3.2. Cell Culture and Treatments

The MG63 cell line was used as the OS model, while the WS1 human fibroblast cell line (American Type Culture Collection, ATCC, Manassas, VA, USA) was used as the nontumor model. Cells were grown routinely in 5% CO2/humidified air at 37 °C with Dulbecco’s modified Eagle medium supplemented with D-glucose (4.5 g/L), fetal bovine serum (10% v/v), L-glutamine (2 mM), penicillin (1000 U/mL), and 1 mg/mL of streptomycin (Euroclone S.p.A., Milan, Italy). Cells were seeded at 5.000 cells/well (15 × 103 cell/cm2) in a 96-well plate (Corning®, Corning, NY, USA) and incubated 24 h to allow cell adhesion. After adhesion, the medium was removed and replaced with fresh medium containing the desired concentration of the compounds to be tested.

Tested compounds were dissolved in dimethyl sulfoxide (DMSO) (product reference, 276855; Sigma-Aldrich Chemie GmbH, Schnelldorf, Germany) at 50 mM to produce a stock solution that was added to the cell culture medium to achieve the final concentrations of 10, 20, and 50 µM. The vehicle, DMSO, was used as a negative control, while Lic-A (product reference, 435800; Merk KGaA, Darmstadt, Germany) (DMSO stock solution, 29.5 mM) was used as a reference compound. Doxorubicin (product reference, 44583; Sigma-Aldrich Chemie GmbH, Schnelldorf, Germany) (water stock solution, 2.76 mM) and methotrexate (product reference, M1000000; Sigma-Aldrich Chemie GmbH, Schnelldorf, Germany) (DMSO stock solution, 50 mM), commonly employed in OS chemotherapy protocols, were used as reference drugs at the following final concentrations: 640, 320, and 160 nM for doxorubicin; 80, 40, and 20 nM for methotrexate.

3.3. Quantitative Phase Imaging

After treatment, the cells were followed for 72 h with a LivecyteTM kinetic cytometer (Phase Focus Ltd., Sheffield, UK). LivecyteTM, through ptychographic quantitative phase imaging (QPI), identifies individual cells and monitors their morphological and behavioral features in a label-free manner.

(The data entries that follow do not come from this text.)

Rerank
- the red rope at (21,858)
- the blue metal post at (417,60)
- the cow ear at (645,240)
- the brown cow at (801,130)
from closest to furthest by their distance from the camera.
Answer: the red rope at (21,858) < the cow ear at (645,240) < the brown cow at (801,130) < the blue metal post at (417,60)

All the experiments were performed in four replicates [28].

3.4. MTT Viability Assay

Cellular metabolic activity, as an indicator of cell viability and cytotoxicity, was measured by MTT assay in OS cells after 48 h and 72 h treatments. Briefly, 10µL of 3-(4,5-Dimethyl-2-thiazolyl)-2,5-diphenyl-2H-tetrazolium bromide (MTT) (5 mg/mL stock solution) (Merk KGaA, Darmstadt, Germany) were added to each well, and the plate was incubated for 2 h (5% CO2/humidified air at 37 °C). After 2 h, the cell culture medium was removed, and the formazan crystals were solubilized by adding 150µL/well of propan-2-ol (product reference, 34863; Merk KGaA, Darmstadt, Germany). The absorbance at 570 nm was measured and recorded with a multimode plate reader EnSpire® (PerkinElmer, Waltham, USA). The sample absorbance at 690 nm was used as a reference wavelength for correction. All the experiments were performed in four replicates.

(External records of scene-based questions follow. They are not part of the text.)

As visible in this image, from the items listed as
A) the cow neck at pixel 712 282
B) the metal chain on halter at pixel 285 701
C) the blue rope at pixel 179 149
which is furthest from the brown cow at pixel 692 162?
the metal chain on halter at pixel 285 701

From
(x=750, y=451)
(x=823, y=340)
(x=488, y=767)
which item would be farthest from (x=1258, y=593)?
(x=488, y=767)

To test the selectivity of the most active molecules against cancer cells, normal human fibroblasts WS1 were treated for comparison. Cells were seeded and, after adhesion, the medium was removed and replaced with fresh medium containing 5, 10, 20, 40, and 80 µM of the selected compounds. DMSO was used as a negative control. At 48 h of treatment, the cellular metabolic activity was measured by the MTT assay, as previously described.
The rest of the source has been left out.